This weekend was Pride, and for the third year in a row I felt like a terrible person for not attending.
Since I 'came out' at the ripe old age of 21 after a lifetime of sub-conscious oppression and multiple identity crises, I've felt a looming sense of dread and complete insecurity about the person I am and how people perceive me.
At the beginning, I had it easy. I met my girlfriend. I told my parents - neither of them cared. I told my friends - none of them cared. My gran asked me a series of bizarre questions about sex toys, but ultimately - she didn't care. It was great. I had never felt so genuinely happy.
You couldn't wipe the smile off my face. I was elated, uplifted. I felt like I'd broken out of my shell for the first time. I started writing for some lesbian magazines and websites, exploring my limitations and the ideas surrounding this person I had finally become.
Then I lost my best friend because I'd had it too easy. She had come out a few years earlier, and it hadn't been as peachy. The person I had relied on for support and guidance through the whirlwind of re-discovering myself was gone. It left me feeling exposed.
I was made to feel I wasn't honest or truthful. Like the person I had built up was a sham - a vision of the person I wanted to be. And after a while I started to believe it.
I gave up my column for a lesbian lifestyle website, and stopped pitching features about my sexuality. I no longer felt confident to write about issues that I had been made to feel I didn't understand. I didn't feel good enough to write about or represent the LGBTQ+ community.
I lived in constant fear of saying the wrong thing, doing the wrong thing. I wanted to defend people. I wanted to fight their fight and feel their struggle but I no longer felt equipped to offer them the kind of support they needed.

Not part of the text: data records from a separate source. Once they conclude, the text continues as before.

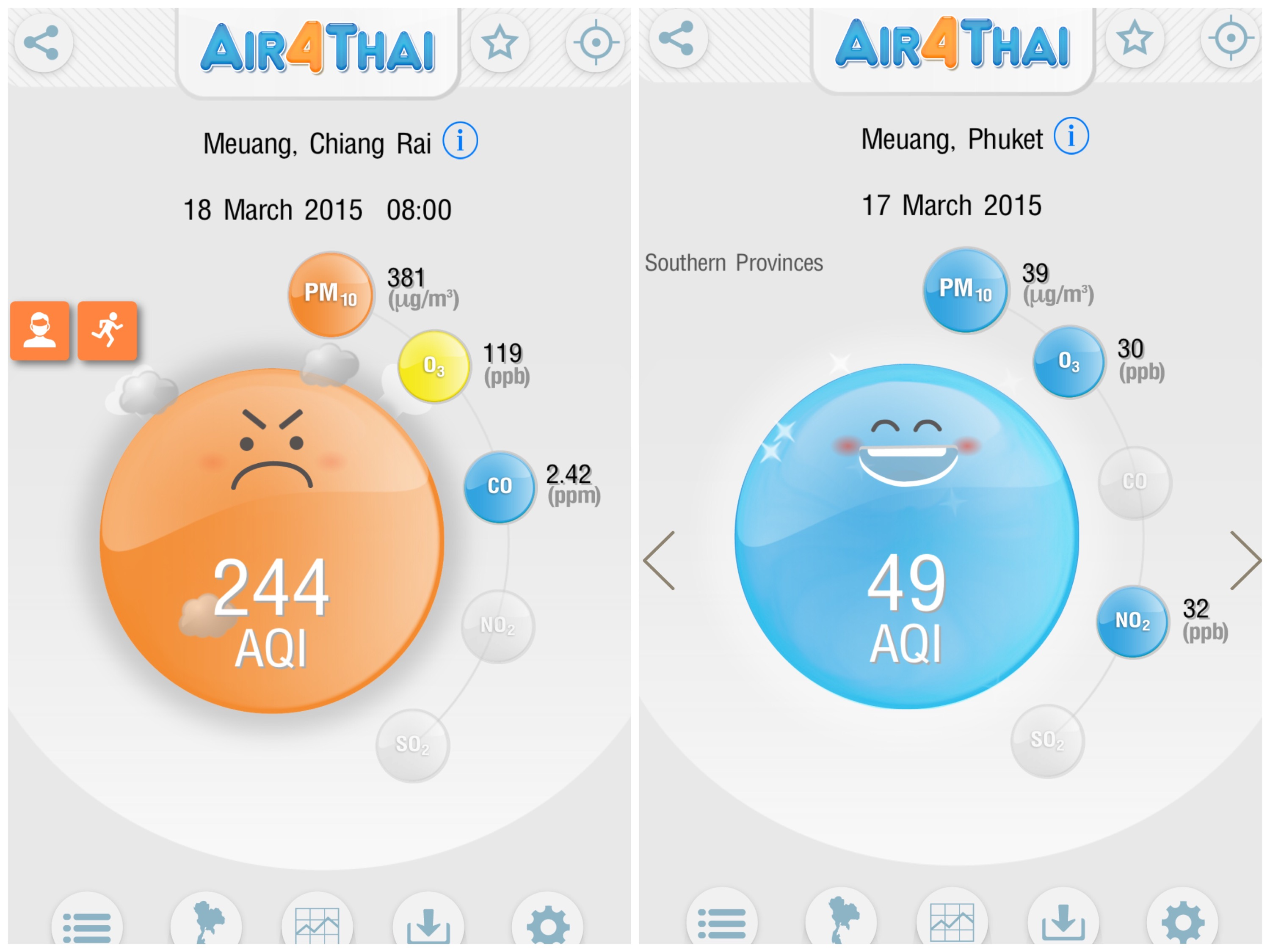 App for Checking Air Quality in Thailand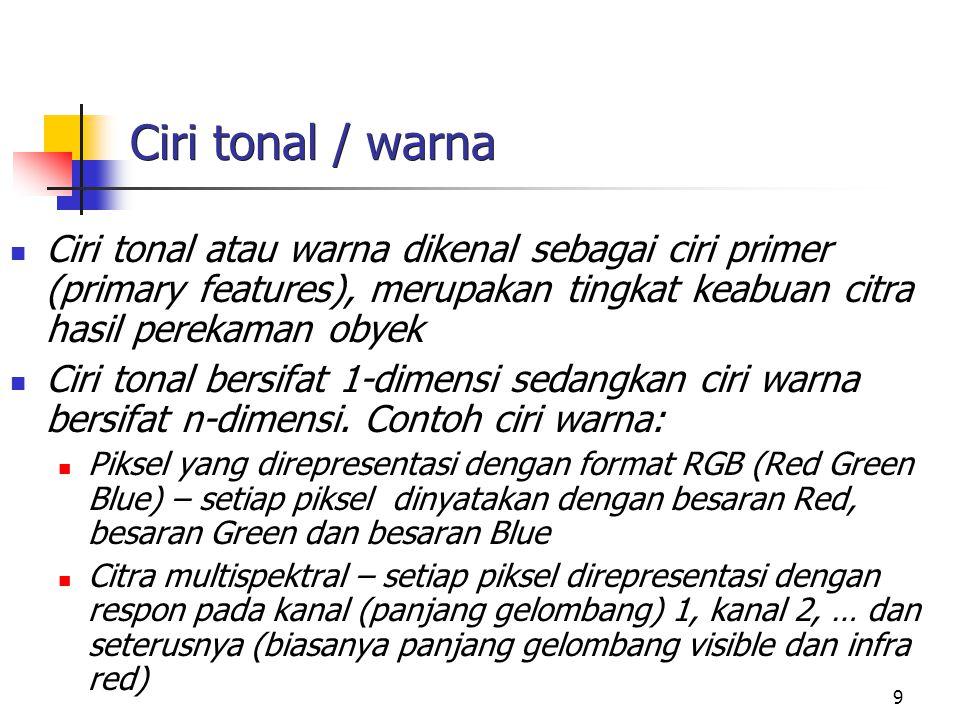 9 Ciri tonal / warna Ciri tonal atau warna dikenal sebagai ciri primer (primary features), merupakan tingkat keabuan citra hasil perekaman obyek Ciri tonal bersifat 1-dimensi sedangkan ciri warna bersifat n-dimensi.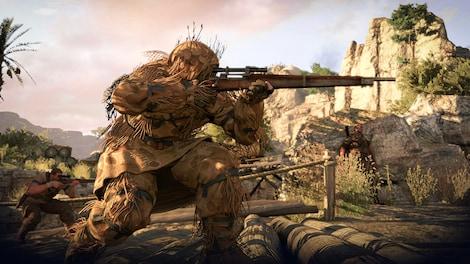 Sniper Elite 3 + Hunt the Grey Wolf Key Steam GLOBAL - screenshot - 6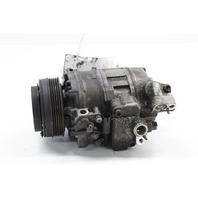 1998 1999 2000 BMW 740i 540i A/C AC Air Conditioner Compressor 64528377244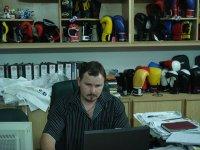 Дмитрий Климков, Ангрен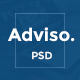 Adviso - Finance, Consulting, Business PSD Template! Nulled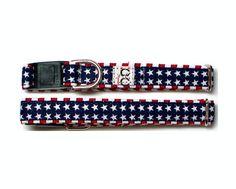 Cat Safety Collar - Patriotic Stars N Stripes Cat Collar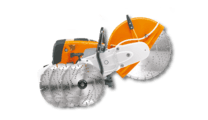 Stihl TS 800 inkl 3 stk turbolazer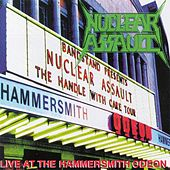 Play & Download Live At Hammersmith Odeon (1989) [Complete Show] by Nuclear Assault | Napster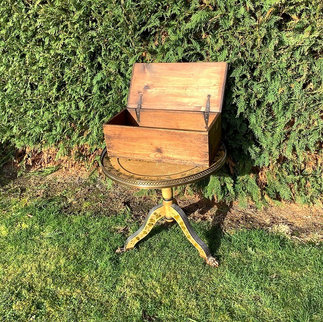 Antique Wooden Box with Hinged Lid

I constantly wonder whether I use the right words and support the right causes. Our community is so fast-paced and so full of incredible and inspirational people that I just get lost.
Sometimes I still feel like the community is too big for me. I'm too normal. Too average. I don't have enough to say, or enough to offer. I don't use my voice enough or shout loud enough. Sometimes I don't feel brave enough.
Those doubts still sit in the back of my mind but now I have finally found my voice and there's not much that can stifle it. I have a history, I have a story, I have had a struggle and I've overcome it. I have become proud of who I am. I know that going to Pride will not validate my sexuality - it doesn't need validating.
I am proud. Prouder than I ever believed I could be. I feel capable of standing up for myself and for our community. I've let go of my own narrow-sighted opinion that everyone will agree with what I have to say.
I celebrate Pride every day that I wake up with my girlfriend. Pride consumes my every movement. My every achievement. My struggle lifts me beyond all I thought possible. I accept that my pride is what makes me different, but also just the same.
I'm proud of how far I've come. Proud of how far we've come as a society. Proud of myself for letting myself be. Proud of my family and friends for their unrelenting acceptance and love.
I spent the Pride weekend with my girlfriend's family at their home. We had a barbecue, stayed up drinking wine and chatting about anything and everything until the wee hours. It was then I realised that for me, that's what it's all about.
Promoting acceptance and standing proud in the face of adversity. Being able to be the truest version of you that you can be 24/7. Whether you're marching through the streets of Soho or sitting on a sofa somewhere in West Sussex.
Pride, by definition, is: "a feeling of deep pleasure or satisfaction derived from one's own achievements, the achievements of one's close associates, or from qualities or possessions that are widely admired."
Pride is every single day. Now I realise that, we can march together next year.